### WORK TO DO
Copy the records below verbatim, beginning with the line containing "Among the selection" and continuing through the line containing "1.41 metres", both lines included.

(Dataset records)
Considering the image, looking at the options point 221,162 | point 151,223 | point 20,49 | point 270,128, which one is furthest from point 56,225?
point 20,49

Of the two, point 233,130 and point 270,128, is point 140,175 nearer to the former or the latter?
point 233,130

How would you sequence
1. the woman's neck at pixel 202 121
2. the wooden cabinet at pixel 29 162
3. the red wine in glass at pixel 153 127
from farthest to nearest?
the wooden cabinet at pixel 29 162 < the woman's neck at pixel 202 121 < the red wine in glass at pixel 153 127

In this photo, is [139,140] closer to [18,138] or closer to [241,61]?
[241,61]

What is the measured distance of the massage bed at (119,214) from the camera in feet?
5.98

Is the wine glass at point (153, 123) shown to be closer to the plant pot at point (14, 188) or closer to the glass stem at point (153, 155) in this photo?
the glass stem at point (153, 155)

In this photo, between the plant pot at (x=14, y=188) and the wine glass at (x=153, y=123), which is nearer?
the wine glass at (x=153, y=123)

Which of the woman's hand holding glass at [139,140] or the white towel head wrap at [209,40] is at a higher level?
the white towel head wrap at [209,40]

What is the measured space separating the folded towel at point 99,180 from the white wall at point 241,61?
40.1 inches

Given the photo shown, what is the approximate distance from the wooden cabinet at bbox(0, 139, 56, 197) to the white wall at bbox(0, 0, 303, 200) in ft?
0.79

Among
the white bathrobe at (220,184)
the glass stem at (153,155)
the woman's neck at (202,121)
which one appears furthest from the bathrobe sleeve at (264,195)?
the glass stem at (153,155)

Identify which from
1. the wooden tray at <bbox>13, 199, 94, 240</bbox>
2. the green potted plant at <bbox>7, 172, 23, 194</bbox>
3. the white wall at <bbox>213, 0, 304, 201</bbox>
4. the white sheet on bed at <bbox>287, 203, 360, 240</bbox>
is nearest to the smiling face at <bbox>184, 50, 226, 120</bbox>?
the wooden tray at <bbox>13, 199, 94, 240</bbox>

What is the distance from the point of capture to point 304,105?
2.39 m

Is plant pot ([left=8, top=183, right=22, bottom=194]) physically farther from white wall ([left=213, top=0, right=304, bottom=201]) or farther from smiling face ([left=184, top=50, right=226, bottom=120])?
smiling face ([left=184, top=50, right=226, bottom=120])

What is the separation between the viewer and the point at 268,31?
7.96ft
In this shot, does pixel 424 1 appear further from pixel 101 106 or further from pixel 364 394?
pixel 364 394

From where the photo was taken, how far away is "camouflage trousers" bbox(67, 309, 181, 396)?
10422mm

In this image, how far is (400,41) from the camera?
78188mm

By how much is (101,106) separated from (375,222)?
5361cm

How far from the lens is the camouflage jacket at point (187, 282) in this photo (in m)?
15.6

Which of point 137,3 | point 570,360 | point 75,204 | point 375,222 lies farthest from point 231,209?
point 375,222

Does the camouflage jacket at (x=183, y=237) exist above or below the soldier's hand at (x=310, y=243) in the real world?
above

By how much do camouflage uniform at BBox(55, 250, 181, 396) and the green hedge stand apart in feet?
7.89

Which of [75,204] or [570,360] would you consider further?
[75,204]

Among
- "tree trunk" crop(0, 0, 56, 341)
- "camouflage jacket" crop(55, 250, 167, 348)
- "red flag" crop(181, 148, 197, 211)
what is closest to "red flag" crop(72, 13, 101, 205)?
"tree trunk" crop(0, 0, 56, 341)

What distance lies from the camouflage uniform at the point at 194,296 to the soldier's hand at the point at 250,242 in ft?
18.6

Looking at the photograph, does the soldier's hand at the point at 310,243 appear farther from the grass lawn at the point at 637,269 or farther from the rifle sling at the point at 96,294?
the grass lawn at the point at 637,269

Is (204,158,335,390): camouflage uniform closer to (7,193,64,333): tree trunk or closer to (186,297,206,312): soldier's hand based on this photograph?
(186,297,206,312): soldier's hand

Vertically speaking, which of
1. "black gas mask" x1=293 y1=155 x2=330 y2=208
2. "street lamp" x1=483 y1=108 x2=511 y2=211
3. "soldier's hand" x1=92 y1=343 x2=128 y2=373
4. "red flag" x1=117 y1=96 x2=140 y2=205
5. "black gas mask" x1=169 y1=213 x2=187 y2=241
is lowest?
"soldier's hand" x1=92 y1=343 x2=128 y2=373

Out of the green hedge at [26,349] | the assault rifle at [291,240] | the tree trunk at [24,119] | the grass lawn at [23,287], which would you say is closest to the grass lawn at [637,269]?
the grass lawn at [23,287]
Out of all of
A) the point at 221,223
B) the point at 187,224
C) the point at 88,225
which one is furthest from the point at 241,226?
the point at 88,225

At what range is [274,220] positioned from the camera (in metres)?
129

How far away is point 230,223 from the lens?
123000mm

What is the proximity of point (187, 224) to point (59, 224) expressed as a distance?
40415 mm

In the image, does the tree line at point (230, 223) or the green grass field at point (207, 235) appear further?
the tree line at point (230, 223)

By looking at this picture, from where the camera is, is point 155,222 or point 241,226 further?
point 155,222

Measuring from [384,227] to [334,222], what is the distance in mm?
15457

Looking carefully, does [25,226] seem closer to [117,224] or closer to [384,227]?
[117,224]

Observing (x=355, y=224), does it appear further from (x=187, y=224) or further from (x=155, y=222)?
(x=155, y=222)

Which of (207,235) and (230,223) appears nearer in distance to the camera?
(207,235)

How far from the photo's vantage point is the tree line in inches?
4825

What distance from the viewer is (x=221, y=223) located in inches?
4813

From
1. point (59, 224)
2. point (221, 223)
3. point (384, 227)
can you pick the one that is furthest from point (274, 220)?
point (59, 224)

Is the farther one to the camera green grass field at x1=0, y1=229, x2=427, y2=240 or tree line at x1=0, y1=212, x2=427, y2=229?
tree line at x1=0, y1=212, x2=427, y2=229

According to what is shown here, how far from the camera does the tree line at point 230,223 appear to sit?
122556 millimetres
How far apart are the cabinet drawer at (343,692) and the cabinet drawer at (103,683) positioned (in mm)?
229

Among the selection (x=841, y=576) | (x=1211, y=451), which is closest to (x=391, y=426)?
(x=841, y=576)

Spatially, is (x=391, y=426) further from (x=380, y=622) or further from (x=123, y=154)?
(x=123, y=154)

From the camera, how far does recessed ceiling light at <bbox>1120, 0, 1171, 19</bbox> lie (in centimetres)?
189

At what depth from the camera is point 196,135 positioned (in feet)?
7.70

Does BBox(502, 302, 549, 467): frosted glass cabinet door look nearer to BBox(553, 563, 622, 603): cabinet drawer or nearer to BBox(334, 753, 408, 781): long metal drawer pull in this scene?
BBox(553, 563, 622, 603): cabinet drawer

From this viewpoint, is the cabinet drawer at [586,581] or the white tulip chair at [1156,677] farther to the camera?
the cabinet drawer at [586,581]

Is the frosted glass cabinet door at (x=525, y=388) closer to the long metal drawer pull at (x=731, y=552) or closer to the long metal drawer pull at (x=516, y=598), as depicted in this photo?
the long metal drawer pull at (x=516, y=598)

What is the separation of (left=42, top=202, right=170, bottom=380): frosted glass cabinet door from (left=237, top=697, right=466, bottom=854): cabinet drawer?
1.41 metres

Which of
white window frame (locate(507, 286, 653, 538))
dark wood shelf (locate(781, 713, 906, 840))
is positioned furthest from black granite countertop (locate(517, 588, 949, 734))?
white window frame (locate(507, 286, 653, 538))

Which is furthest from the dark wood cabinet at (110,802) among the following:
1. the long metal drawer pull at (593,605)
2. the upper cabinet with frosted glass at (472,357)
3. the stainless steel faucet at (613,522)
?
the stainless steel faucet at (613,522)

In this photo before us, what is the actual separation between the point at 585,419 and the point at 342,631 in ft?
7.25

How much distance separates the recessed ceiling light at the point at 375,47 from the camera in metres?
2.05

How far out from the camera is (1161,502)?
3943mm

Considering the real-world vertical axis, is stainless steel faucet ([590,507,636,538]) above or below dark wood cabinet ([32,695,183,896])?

### THE RESULT
Among the selection (x=841, y=576) | (x=1211, y=451), which is closest to (x=391, y=426)?
(x=841, y=576)

Spatially, is (x=391, y=426) further from (x=380, y=622) or further from (x=123, y=154)?
(x=123, y=154)

From the camera, how far does recessed ceiling light at <bbox>1120, 0, 1171, 19</bbox> lie (in centimetres)?
189

At what depth from the camera is point 196,135 positioned (in feet)?
7.70

Does BBox(502, 302, 549, 467): frosted glass cabinet door look nearer to BBox(553, 563, 622, 603): cabinet drawer or nearer to BBox(334, 753, 408, 781): long metal drawer pull in this scene?
BBox(553, 563, 622, 603): cabinet drawer

From this viewpoint, is the cabinet drawer at [586,581] or the white tulip chair at [1156,677] farther to the camera?
the cabinet drawer at [586,581]

Is the frosted glass cabinet door at (x=525, y=388) closer to the long metal drawer pull at (x=731, y=552) or closer to the long metal drawer pull at (x=516, y=598), as depicted in this photo?
the long metal drawer pull at (x=516, y=598)

What is the separation of (left=42, top=202, right=170, bottom=380): frosted glass cabinet door from (left=237, top=697, right=466, bottom=854): cabinet drawer?
1.41 metres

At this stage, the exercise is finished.